Contracts written by employers and landlords often result in second parties—employees and tenants—facing unfair terms because these documents contain unreasonable or ambiguous clauses, leaving the second parties vulnerable to unjust expenses or constraints.
For example, "Tenant must provide written notice of intent to vacate at a reasonable time"—commonly used phrasing in leases—is ambiguous because "reasonable" is undefined. Also, "Employee agrees not to work for any business in the United States for two years following termination," often included in employee contracts, is unenforceable because many states prohibit broad non-compete agreements.
To better spot these problematic passages, a team of New York University researchers has created a tool that deploys large language models (LLMs) to analyze contractual agreements and characterize clauses across four categories: missing clauses, unenforceable clauses, legally sound clauses, and legal but risky clauses, identifying the latter as "high risk," "medium risk," or "low risk."
The creators of the tool, ContractNerd , see it as a useful platform for both drafters and signing parties to navigate complex contracts by spotting potential legal risks and disputes.
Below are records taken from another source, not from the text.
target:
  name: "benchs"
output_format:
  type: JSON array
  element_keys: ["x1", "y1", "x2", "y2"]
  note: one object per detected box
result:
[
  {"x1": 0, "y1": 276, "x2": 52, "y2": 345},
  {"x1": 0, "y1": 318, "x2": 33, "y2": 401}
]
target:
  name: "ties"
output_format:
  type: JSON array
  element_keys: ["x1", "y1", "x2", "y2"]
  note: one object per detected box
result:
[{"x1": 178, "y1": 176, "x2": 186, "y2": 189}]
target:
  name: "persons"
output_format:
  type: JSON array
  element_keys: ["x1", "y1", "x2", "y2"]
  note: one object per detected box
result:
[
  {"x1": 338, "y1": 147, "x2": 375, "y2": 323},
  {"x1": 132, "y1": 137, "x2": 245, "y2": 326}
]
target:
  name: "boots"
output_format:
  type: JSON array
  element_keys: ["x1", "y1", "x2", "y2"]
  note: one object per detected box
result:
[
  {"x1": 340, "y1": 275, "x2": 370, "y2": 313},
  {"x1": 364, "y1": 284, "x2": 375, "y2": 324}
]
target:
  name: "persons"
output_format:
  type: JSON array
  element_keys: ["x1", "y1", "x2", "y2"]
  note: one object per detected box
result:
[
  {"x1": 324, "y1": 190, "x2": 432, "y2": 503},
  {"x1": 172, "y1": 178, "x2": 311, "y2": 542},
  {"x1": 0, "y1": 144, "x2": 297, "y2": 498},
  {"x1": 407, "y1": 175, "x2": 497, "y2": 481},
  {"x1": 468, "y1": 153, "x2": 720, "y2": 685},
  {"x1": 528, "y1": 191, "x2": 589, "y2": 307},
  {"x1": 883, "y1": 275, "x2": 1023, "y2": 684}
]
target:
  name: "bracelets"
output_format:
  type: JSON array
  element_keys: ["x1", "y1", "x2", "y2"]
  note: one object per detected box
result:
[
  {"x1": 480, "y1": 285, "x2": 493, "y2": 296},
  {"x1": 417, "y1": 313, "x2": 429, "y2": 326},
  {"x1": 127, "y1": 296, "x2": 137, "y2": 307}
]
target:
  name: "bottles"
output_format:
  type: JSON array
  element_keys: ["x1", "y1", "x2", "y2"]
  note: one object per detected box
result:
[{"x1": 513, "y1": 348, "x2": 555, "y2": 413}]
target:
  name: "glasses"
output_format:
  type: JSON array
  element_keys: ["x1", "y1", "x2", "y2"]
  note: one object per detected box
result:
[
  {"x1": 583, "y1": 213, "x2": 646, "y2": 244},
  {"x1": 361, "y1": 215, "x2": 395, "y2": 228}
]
"Many of us have to read and decide whether or not to sign contracts, but few of us have the legal training to understand them properly," says Dennis Shasha, Silver Professor of Computer Science at New York University's Courant Institute of Mathematical Sciences and the senior author of the research, which appears in the journal MDPI Electronics. "ContractNerd is an AI system that analyzes contracts for clauses that are missing, are extremely biased, are often illegal, or are ambiguous—and will suggest improvements to them."
ContractNerd, which analyzes leases and employment contracts in New York City and Chicago, draws from several sources in spotting contractual risk that is "high," "medium," and "low." These sources include Thomson Reuters Westlaw; Justia, a reference for standard rental-agreement language; and Agile Legal, a comprehensive library of legal clauses. It also takes into account state regulations.
To evaluate the tool's effectiveness, the creators used a series of methods that compared ContractNerd with existing AI systems that analyze contracts. The first comparison showed that ContractNerd yielded the highest scores among these systems based on how accurately each predicted which clauses would be deemed unenforceable in legal cases.
In the second, an independent panel of laypersons evaluated the output of ContractNerd and the best of the other systems from the first comparison—goHeather—based on the following criteria:
Relevance: How directly the analysis addressed the content and intent of the clause
Accuracy: Whether the legal references and interpretations were factually and legally correct
Completeness: Whether the analysis covered all significant legal and contextual aspects
For each clause, the reviewers, who were blinded to the actual names of the tools in order to control for bias, indicated which system—"System A" and "System B"—produced the better output. Overall, ContractNerd received the better ratings.
In the third, the creators received the help of NYU School of Law Professor Clayton Gillette, an expert in contracts law, to offer qualitative assessments of both systems using the same criteria. These included analyzing outputs for simple contract clauses, such as "No pets allowed," to more complicated ones, such as "Tenant shall be responsible for all attorney fees incurred due to breach of this lease agreement."
In general, Gillette found ContractNerd to be more thorough in its outputs, but saw GoHeather's analysis easier to comprehend.
"Contracts are of course about law, but they should also be fair to both parties," says Shasha, who plans on expanding the geographic reach of the tool. "We see ContractNerd as an aid that can help guide users in determining if a contract is both legal and fair, potentially heading off both risky agreements and future legal disputes."
The paper's other authors were Musonda Sinkala and Yuge Duan, NYU graduate students at the time the prototype was built, and Haowen Yuan, an NYU undergraduate.